Problem statement — How many lines in the material below contain the string "instances"? Case counts, so match it exactly, and reply with the number alone.

Provided records —
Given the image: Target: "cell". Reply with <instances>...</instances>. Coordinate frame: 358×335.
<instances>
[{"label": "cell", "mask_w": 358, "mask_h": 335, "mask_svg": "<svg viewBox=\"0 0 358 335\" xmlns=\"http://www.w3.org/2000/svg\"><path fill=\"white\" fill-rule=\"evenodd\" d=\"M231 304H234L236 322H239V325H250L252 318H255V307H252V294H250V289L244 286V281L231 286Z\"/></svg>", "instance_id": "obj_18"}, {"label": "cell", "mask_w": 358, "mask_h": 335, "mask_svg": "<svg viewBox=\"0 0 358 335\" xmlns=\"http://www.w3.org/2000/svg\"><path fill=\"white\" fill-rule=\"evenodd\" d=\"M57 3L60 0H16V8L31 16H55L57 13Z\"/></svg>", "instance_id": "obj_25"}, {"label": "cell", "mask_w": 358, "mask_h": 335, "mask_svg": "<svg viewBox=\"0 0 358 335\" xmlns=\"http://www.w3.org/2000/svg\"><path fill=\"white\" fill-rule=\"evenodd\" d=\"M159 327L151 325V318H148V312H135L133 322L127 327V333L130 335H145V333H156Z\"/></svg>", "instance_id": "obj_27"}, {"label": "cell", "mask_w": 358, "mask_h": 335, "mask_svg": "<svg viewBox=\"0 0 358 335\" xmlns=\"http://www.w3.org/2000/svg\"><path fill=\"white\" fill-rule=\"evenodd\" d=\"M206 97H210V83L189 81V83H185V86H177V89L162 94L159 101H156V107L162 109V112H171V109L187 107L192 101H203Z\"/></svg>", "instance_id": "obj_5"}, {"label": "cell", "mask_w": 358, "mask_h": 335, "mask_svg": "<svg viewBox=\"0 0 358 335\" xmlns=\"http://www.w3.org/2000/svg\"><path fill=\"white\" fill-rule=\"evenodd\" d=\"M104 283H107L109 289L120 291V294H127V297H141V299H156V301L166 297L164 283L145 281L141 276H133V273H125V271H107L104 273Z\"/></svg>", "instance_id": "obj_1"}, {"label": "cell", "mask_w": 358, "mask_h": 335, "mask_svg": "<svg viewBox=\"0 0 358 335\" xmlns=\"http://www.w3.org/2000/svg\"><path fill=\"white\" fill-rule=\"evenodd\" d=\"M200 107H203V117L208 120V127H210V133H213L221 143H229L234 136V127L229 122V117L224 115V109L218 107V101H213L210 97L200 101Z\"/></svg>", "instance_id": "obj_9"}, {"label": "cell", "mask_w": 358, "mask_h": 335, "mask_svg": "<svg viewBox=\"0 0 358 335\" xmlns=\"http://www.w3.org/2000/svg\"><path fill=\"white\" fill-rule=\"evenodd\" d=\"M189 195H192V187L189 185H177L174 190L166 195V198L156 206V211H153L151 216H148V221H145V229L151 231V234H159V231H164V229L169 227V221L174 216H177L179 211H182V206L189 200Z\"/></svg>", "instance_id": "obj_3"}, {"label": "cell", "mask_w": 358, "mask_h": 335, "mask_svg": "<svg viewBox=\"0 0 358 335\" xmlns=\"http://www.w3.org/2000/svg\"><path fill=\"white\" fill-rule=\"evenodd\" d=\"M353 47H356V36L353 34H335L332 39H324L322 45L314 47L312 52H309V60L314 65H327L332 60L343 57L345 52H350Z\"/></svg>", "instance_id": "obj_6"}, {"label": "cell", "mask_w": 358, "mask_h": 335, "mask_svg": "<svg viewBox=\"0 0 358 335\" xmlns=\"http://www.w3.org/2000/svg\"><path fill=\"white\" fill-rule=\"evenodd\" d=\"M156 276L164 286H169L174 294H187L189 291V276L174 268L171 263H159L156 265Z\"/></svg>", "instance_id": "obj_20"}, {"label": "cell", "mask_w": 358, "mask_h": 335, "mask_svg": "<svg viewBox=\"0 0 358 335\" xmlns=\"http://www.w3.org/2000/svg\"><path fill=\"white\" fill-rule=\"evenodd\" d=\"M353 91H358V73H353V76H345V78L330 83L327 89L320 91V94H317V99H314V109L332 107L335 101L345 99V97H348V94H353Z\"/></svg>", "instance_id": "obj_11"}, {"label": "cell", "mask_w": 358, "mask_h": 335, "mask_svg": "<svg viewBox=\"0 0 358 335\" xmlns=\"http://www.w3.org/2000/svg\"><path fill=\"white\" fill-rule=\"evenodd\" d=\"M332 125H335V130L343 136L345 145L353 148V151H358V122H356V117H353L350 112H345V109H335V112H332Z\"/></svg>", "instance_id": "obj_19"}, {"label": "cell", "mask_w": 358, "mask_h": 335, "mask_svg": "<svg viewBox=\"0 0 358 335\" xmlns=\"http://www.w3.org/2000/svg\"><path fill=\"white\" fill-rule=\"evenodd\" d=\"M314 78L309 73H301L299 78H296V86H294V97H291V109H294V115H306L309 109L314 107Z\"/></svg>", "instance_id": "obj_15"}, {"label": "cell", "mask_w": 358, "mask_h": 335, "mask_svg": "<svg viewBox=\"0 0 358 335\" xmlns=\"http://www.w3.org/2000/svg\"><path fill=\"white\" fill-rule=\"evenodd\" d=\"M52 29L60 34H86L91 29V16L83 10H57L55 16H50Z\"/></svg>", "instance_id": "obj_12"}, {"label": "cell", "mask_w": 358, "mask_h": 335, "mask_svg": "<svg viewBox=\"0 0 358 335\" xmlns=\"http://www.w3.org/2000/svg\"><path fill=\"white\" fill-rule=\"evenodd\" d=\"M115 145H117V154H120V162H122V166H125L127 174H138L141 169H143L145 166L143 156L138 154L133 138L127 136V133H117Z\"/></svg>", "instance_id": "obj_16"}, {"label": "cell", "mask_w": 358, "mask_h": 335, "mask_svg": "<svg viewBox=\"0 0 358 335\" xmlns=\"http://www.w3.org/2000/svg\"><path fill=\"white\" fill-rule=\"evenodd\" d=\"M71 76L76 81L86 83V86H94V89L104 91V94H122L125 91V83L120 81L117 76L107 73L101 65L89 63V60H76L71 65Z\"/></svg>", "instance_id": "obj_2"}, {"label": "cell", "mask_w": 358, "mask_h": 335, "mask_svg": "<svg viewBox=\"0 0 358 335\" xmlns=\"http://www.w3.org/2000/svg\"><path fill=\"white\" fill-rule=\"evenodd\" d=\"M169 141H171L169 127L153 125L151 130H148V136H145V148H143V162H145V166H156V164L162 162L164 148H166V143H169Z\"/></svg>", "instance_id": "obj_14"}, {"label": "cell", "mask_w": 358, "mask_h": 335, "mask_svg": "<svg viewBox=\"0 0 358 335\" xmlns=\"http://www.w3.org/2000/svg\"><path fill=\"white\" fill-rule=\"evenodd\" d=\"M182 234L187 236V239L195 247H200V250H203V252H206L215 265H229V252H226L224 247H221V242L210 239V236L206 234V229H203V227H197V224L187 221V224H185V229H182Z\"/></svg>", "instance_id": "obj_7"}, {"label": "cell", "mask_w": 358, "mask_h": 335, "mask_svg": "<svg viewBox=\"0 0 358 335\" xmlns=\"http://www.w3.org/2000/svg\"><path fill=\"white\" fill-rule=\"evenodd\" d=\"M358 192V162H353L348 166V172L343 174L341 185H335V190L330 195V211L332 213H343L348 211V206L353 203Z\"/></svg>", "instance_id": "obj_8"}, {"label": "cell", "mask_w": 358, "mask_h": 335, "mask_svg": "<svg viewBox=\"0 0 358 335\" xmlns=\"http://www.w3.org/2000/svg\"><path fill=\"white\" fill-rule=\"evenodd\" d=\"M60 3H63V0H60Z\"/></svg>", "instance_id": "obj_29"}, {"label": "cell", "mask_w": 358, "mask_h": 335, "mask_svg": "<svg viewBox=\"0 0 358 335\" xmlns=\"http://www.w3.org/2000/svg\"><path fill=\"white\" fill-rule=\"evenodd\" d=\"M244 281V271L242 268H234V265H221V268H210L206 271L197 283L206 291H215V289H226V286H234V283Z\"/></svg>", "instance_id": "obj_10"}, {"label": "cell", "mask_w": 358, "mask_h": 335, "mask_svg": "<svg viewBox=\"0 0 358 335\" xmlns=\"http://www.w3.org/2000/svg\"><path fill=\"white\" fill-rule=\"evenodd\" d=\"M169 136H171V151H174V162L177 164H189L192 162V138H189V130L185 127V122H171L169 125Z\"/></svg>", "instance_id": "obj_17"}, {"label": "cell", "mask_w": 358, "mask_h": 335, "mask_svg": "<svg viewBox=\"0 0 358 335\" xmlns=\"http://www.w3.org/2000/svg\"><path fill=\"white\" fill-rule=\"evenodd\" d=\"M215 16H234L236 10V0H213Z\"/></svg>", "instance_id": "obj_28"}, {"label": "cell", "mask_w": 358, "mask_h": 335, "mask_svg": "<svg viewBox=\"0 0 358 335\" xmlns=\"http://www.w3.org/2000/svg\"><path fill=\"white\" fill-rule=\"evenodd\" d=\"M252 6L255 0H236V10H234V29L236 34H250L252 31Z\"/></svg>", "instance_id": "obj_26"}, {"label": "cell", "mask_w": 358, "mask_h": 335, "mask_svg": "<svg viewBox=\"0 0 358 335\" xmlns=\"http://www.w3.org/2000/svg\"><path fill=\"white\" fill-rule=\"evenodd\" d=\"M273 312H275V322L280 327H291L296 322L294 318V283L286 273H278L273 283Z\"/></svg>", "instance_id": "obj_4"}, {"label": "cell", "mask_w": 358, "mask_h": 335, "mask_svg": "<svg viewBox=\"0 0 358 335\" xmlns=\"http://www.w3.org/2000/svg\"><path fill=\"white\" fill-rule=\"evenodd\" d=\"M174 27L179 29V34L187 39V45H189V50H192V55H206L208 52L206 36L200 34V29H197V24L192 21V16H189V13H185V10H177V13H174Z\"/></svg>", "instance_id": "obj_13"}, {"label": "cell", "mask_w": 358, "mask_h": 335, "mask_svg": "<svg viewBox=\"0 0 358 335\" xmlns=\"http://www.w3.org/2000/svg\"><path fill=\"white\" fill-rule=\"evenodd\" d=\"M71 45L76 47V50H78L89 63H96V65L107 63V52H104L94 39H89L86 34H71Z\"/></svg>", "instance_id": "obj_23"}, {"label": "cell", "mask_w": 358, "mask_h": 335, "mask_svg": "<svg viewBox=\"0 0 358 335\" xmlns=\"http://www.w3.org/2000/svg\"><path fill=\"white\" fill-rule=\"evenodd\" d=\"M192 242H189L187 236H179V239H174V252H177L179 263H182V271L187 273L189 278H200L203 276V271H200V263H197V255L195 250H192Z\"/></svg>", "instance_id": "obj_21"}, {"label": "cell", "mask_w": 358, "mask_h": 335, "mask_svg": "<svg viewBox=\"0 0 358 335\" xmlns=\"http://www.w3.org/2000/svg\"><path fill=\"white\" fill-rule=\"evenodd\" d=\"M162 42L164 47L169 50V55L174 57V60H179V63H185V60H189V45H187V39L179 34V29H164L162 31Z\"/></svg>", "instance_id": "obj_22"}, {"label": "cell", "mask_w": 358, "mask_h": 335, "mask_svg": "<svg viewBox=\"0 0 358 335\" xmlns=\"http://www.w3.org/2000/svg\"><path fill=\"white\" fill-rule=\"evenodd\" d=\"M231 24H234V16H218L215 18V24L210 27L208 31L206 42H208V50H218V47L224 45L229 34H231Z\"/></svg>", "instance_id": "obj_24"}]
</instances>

--

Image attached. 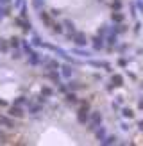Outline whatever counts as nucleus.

Result — 3